On aurait dit qu’elle voulait à tout prix me manifester sa gratitude. Après tout…Cela me convenait tout à fait. Même si des images s’inscrivaient dans ma tête, qui dessinaient des manières vraiment très crues de me remercier. Mais ça n’était qu’un rêve. Pas maintenant, comme ça, la première fois…
On se trompe parfois.
—Cela me fera très plaisir.
On a marché côte à côte. J’allais enfin savoir où elle habitait. Je m’étais déjà posé la question, bien sûr, sans curiosité exacerbée. La voir passer quand je le pouvais suffisait à mon plaisir.

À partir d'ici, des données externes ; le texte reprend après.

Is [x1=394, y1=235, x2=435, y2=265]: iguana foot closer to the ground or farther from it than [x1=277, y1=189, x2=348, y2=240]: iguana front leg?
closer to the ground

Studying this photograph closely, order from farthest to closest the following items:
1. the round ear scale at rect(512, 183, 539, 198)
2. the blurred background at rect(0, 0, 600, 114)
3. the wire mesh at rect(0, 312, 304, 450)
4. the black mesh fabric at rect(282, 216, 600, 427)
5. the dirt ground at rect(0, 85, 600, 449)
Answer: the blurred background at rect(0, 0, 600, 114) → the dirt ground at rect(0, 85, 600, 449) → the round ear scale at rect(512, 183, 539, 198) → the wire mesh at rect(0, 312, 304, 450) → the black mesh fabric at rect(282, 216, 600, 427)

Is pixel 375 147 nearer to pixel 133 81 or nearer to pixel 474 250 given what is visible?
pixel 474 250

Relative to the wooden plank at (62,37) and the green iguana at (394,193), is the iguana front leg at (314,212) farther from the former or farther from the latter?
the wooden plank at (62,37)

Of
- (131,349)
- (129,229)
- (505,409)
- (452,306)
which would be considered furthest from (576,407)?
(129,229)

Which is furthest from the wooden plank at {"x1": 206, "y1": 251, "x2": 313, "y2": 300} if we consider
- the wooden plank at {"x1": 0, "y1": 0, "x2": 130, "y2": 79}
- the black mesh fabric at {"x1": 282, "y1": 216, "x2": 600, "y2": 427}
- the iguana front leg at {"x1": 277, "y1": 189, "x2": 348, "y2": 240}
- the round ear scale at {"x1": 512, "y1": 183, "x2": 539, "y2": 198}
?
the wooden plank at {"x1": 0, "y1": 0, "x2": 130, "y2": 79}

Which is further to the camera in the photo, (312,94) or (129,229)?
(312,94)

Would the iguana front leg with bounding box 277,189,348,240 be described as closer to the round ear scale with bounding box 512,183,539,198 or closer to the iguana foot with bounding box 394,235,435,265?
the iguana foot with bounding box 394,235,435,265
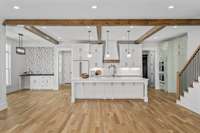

Elle était chaleureuse et exubérante, et elle m’a épargné la peine de faire la conversation, dans une sorte de monologue. Elle m’a parlé de son job de comptable dans une société d’aéronautique à la capitale régionale T…Quatre jours par semaine, elle partait très tôt et rentrait sur le coup de quatre heures de l’après-midi. Elle aimait son métier, et était heureuse de travailler pour A… même s’il y avait du trajet.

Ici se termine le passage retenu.